* _EXERCISE SET_:
a: Write out the stretch of the distracted driving passage from "In addition to" through "to our industry.", copying it word for word.
b: In the distracted driving passage, how many miles did employees of the ACRT Services family of companies drive in 2021?
c: For each statement, say whether it agrees with the distracted driving passage, and quote the words of the passage that decide it.
(i) The NHTSA definition of distracted driving includes eating and drinking.
(ii) According to the FCC, nine people die every day in the United States from injuries in distraction-related crashes.
(iii) The NCSL estimates that as many as 90% of wireless subscribers use their phones while driving.

=== PASSAGE ===

Every day, nine people succumb to injuries from distraction-related crashes in the United States and an additional 1,000 people experience non-life-threatening injuries from those incidents, according to the Federal Communications Commission (FCC).
The National Highway Traffic Safety Administration (NHTSA) defines distracted driving as “any activity that diverts attention from driving, including talking or texting on your phone, eating and drinking, talking to people in your vehicle, fiddling with the stereo, entertainment or navigation system — anything that takes your attention away from the task of safe driving”.
The National Conference of State Legislatures (NCSL) estimates “more than 220 million people in the United States subscribe to wireless services, and it is estimated that as many as 80% of those subscribers use their phones while driving.”
In addition to the “standard” interruptions, the number of distractions while driving seems to multiply every day. Think about the advancements of our mobile devices and interactive billboards and signs we see while behind the wheel.
Hands on the wheel, eyes on the road
In 2021, our ACRT Services family of companies' employees drove more than 25 million miles. It’s incredibly important that our fleet department consider the other variables related to our industry.
Weather patterns. It’s important to monitor the weather for current and past travels by employees. For example, someone driving in Arizona might be less familiar with operating their windshield wipers due to a minimal annual rainfall and become distracted, versus someone in Ohio who likely activates their wipers regularly due to rain and snow.
Traffic patterns. Certain times of day may require different travel patterns. Think about people going to and leaving work. Think about school zones. Think about local happenings.

=== RAW DATA ===

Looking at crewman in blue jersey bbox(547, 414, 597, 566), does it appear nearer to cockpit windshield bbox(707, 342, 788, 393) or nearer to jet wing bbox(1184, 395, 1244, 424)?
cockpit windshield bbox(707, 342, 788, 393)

===
=== RAW DATA ===

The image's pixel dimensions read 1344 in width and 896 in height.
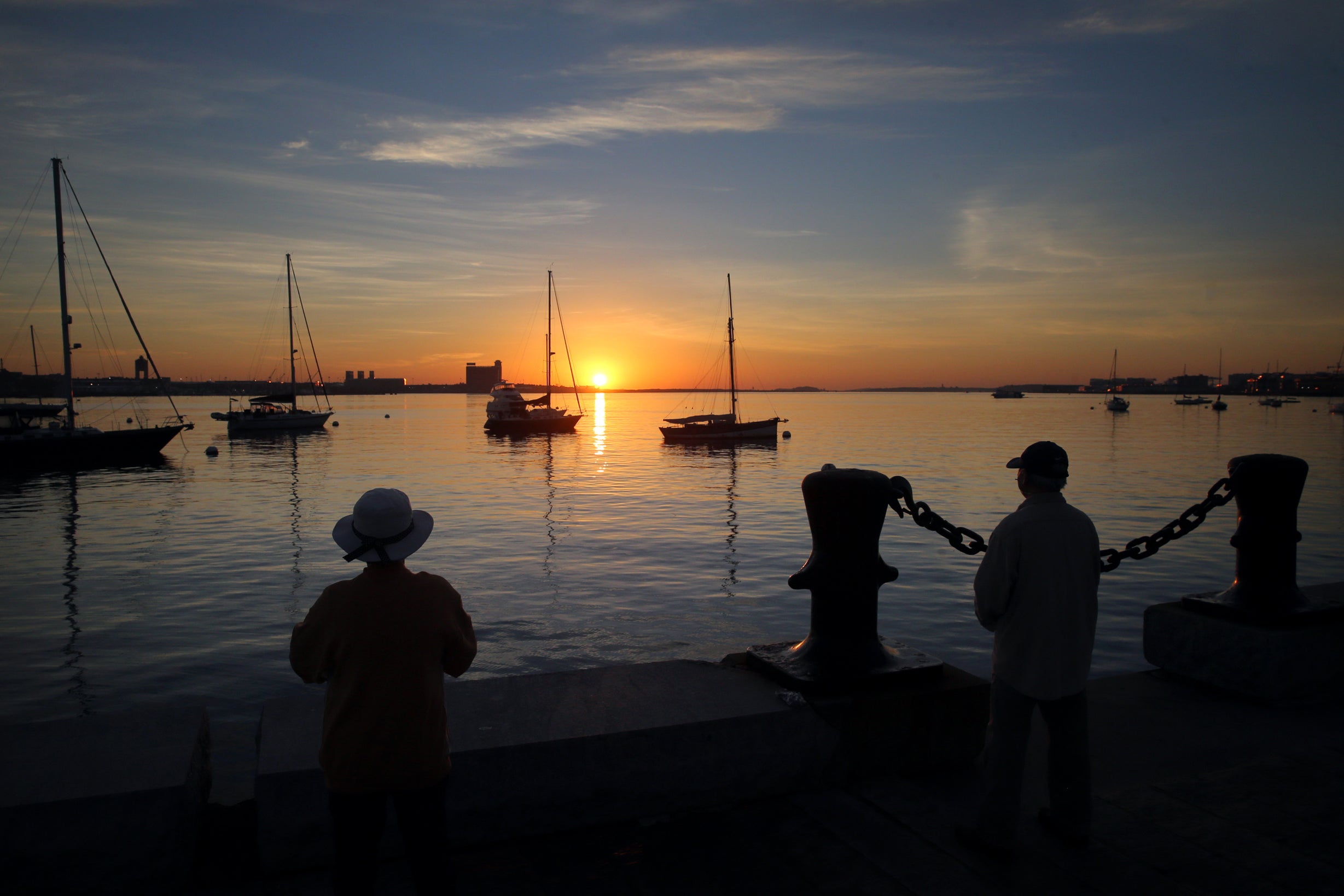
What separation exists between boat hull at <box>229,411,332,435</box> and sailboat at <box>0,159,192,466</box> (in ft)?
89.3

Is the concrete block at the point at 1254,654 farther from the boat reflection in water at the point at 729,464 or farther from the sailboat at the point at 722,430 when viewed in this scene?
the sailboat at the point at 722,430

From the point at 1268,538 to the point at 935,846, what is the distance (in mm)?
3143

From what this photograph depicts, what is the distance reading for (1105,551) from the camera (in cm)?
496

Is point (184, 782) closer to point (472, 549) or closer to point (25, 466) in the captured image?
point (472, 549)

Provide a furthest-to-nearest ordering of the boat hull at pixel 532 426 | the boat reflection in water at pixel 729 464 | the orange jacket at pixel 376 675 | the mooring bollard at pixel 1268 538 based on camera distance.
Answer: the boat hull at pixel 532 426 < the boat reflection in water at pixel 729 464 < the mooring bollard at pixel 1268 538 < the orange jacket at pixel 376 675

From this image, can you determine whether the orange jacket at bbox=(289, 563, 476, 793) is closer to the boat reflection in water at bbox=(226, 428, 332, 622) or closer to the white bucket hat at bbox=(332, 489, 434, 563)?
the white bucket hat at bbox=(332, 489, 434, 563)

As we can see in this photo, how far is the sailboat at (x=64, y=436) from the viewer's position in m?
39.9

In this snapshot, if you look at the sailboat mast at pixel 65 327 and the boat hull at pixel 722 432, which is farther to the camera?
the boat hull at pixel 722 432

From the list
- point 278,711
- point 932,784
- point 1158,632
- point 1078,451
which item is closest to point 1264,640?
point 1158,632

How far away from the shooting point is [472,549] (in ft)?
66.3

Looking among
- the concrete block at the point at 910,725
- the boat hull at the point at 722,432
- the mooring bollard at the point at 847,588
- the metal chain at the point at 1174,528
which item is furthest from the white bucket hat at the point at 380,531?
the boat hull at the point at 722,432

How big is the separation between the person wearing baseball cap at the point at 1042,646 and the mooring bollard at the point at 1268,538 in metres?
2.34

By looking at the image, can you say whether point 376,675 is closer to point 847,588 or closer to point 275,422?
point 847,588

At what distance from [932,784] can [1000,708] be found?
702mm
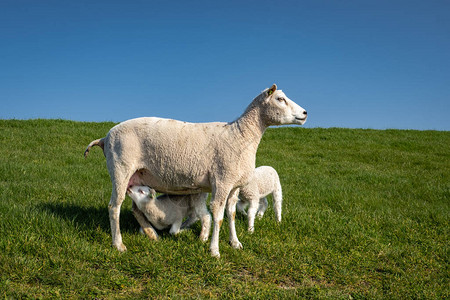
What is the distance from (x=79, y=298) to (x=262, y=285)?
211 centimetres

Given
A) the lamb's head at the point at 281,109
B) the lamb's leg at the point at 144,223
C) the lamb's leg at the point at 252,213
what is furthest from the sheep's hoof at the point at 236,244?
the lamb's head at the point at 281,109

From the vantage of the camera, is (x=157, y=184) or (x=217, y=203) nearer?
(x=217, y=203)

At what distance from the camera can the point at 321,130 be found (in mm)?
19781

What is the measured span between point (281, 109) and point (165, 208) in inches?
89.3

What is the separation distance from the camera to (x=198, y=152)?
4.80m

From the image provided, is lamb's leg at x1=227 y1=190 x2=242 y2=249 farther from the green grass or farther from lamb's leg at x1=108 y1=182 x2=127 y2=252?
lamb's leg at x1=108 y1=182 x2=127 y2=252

===

* _YOUR RESPONSES_:
a:
In addition to the “standard” interruptions, the number of distractions while driving seems to multiply every day. Think about the advancements of our mobile devices and interactive billboards and signs we see while behind the wheel.
Hands on the wheel, eyes on the road
In 2021, our ACRT Services family of companies' employees drove more than 25 million miles. It’s incredibly important that our fleet department consider the other variables related to our industry.

b: More than 25 million miles.

c:
(i) Yes: "including talking or texting on your phone, eating and drinking"
(ii) Yes: "Every day, nine people succumb to injuries from distraction-related crashes in the United States"
(iii) No: "as many as 80% of those subscribers use their phones while driving"